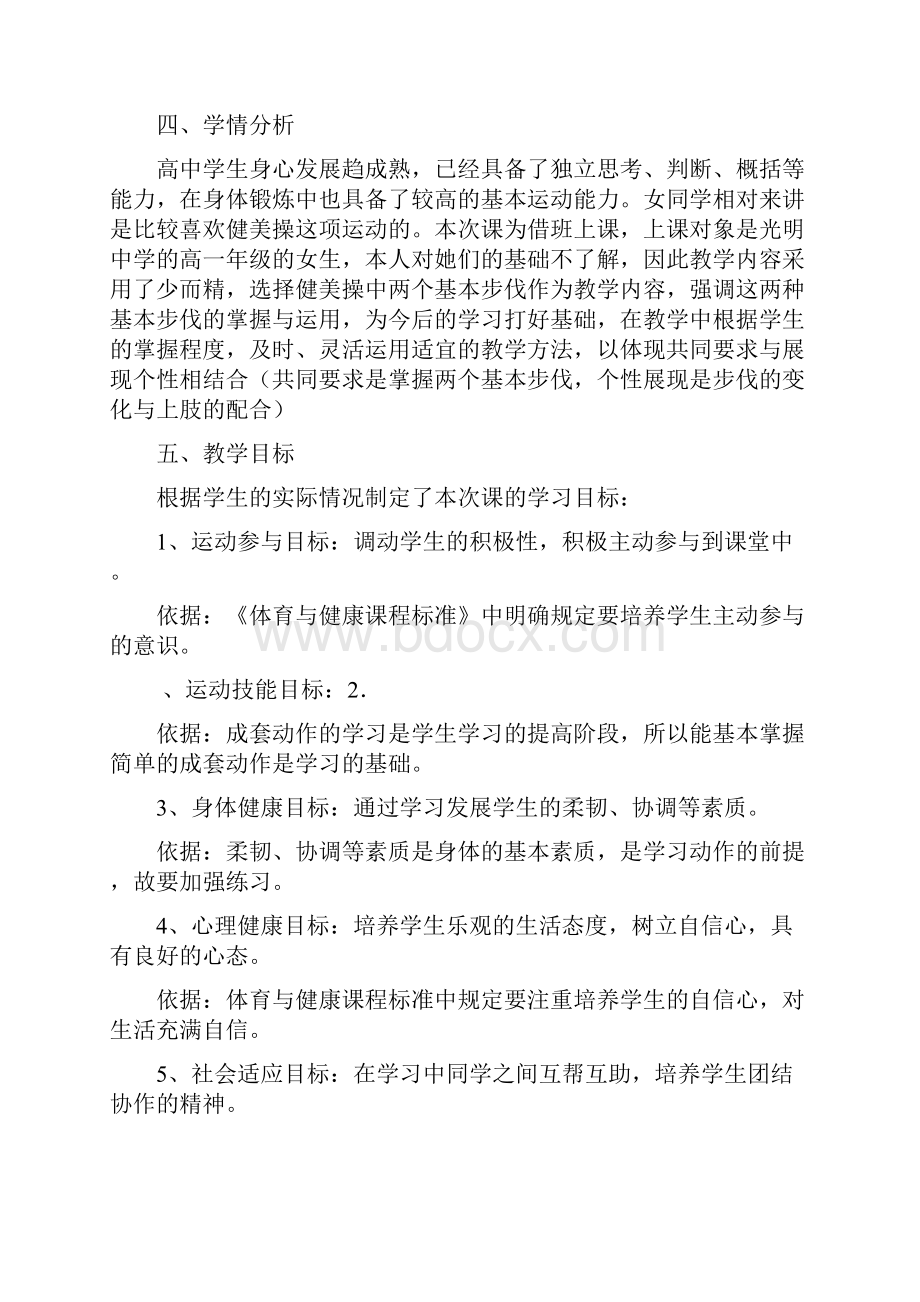 四、学情分析

高中学生身心发展趋成熟，已经具备了独立思考、判断、概括等能力，在身体锻炼中也具备了较高的基本运动能力。女同学相对来讲是比较喜欢健美操这项运动的。本次课为借班上课，上课对象是光明中学的高一年级的女生，本人对她们的基础不了解，因此教学内容采用了少而精，选择健美操中两个基本步伐作为教学内容，强调这两种基本步伐的掌握与运用，为今后的学习打好基础，在教学中根据学生的掌握程度，及时、灵活运用适宜的教学方法，以体现共同要求与展现个性相结合（共同要求是掌握两个基本步伐，个性展现是步伐的变化与上肢的配合）

五、教学目标

根据学生的实际情况制定了本次课的学习目标：

1、运动参与目标：调动学生的积极性，积极主动参与到课堂中。

依据：《体育与健康课程标准》中明确规定要培养学生主动参与的意识。

、运动技能目标：2.

依据：成套动作的学习是学生学习的提高阶段，所以能基本掌握简单的成套动作是学习的基础。

3、身体健康目标：通过学习发展学生的柔韧、协调等素质。

依据：柔韧、协调等素质是身体的基本素质，是学习动作的前提，故要加强练习。

4、心理健康目标：培养学生乐观的生活态度，树立自信心，具有良好的心态。

依据：体育与健康课程标准中规定要注重培养学生的自信心，对生活充满自信。

5、社会适应目标：在学习中同学之间互帮互助，培养学生团结协作的精神。

www.bdocx.com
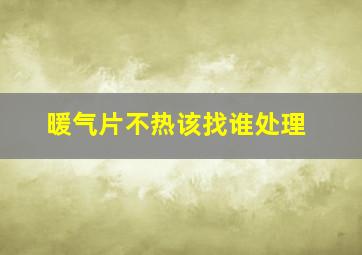 暖气片不热该找谁处理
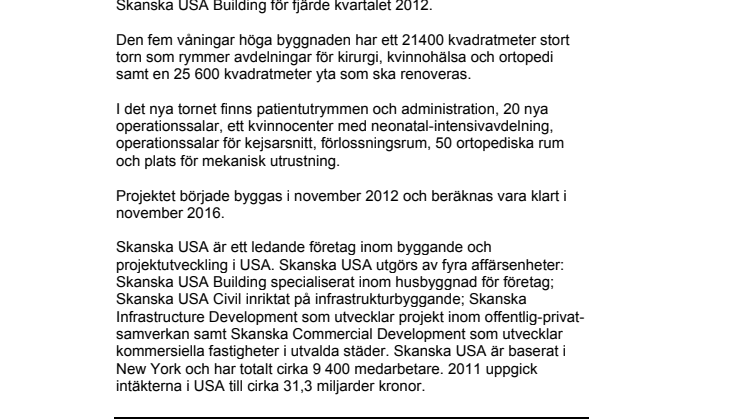 Skanska USA Building för fjärde kvartalet 2012.

Den fem våningar höga byggnaden har ett 21400 kvadratmeter stort torn som rymmer avdelningar för kirurgi, kvinnohälsa och ortopedi samt en 25 600 kvadratmeter yta som ska renoveras.

I det nya tornet finns patientutrymmen och administration, 20 nya operationssalar, ett kvinnocenter med neonatal-intensivavdelning, operationssalar för kejsarsnitt, förlossningsrum, 50 ortopediska rum och plats för mekanisk utrustning.

Projektet började byggas i november 2012 och beräknas vara klart i november 2016.

Skanska USA är ett ledande företag inom byggande och projektutveckling i USA. Skanska USA utgörs av fyra affärsenheter: Skanska USA Building specialiserat inom husbyggnad för företag; Skanska USA Civil inriktat på infrastrukturbyggande; Skanska Infrastructure Development som utvecklar projekt inom offentlig-privat-samverkan samt Skanska Commercial Development som utvecklar kommersiella fastigheter i utvalda städer. Skanska USA är baserat i New York och har totalt cirka 9 400 medarbetare. 2011 uppgick intäkterna i USA till cirka 31,3 miljarder kronor.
────────────────
▸ **Work order**:
What you return should match the material word for word, apart from the pictures.

▸ **Worked solution**:
 四、学情分析

高中学生身心发展趋成熟，已经具备了独立思考、判断、概括等能力，在身体锻炼中也具备了较高的基本运动能力。女同学相对来讲是比较喜欢健美操这项运动的。本次课为借班上课，上课对象是光明中学的高一年级的女生，本人对她们的基础不了解，因此教学内容采用了少而精，选择健美操中两个基本步伐作为教学内容，强调这两种基本步伐的掌握与运用，为今后的学习打好基础，在教学中根据学生的掌握程度，及时、灵活运用适宜的教学方法，以体现共同要求与展现个性相结合（共同要求是掌握两个基本步伐，个性展现是步伐的变化与上肢的配合）

五、教学目标

根据学生的实际情况制定了本次课的学习目标：

1、运动参与目标：调动学生的积极性，积极主动参与到课堂中。

依据：《体育与健康课程标准》中明确规定要培养学生主动参与的意识。

、运动技能目标：2.

依据：成套动作的学习是学生学习的提高阶段，所以能基本掌握简单的成套动作是学习的基础。

3、身体健康目标：通过学习发展学生的柔韧、协调等素质。

依据：柔韧、协调等素质是身体的基本素质，是学习动作的前提，故要加强练习。

4、心理健康目标：培养学生乐观的生活态度，树立自信心，具有良好的心态。

依据：体育与健康课程标准中规定要注重培养学生的自信心，对生活充满自信。

5、社会适应目标：在学习中同学之间互帮互助，培养学生团结协作的精神。

www.bdocx.com
 暖气片不热该找谁处理
 Skanska USA Building för fjärde kvartalet 2012.

Den fem våningar höga byggnaden har ett 21400 kvadratmeter stort torn som rymmer avdelningar för kirurgi, kvinnohälsa och ortopedi samt en 25 600 kvadratmeter yta som ska renoveras.

I det nya tornet finns patientutrymmen och administration, 20 nya operationssalar, ett kvinnocenter med neonatal-intensivavdelning, operationssalar för kejsarsnitt, förlossningsrum, 50 ortopediska rum och plats för mekanisk utrustning.

Projektet började byggas i november 2012 och beräknas vara klart i november 2016.

Skanska USA är ett ledande företag inom byggande och projektutveckling i USA. Skanska USA utgörs av fyra affärsenheter: Skanska USA Building specialiserat inom husbyggnad för företag; Skanska USA Civil inriktat på infrastrukturbyggande; Skanska Infrastructure Development som utvecklar projekt inom offentlig-privat-samverkan samt Skanska Commercial Development som utvecklar kommersiella fastigheter i utvalda städer. Skanska USA är baserat i New York och har totalt cirka 9 400 medarbetare. 2011 uppgick intäkterna i USA till cirka 31,3 miljarder kronor.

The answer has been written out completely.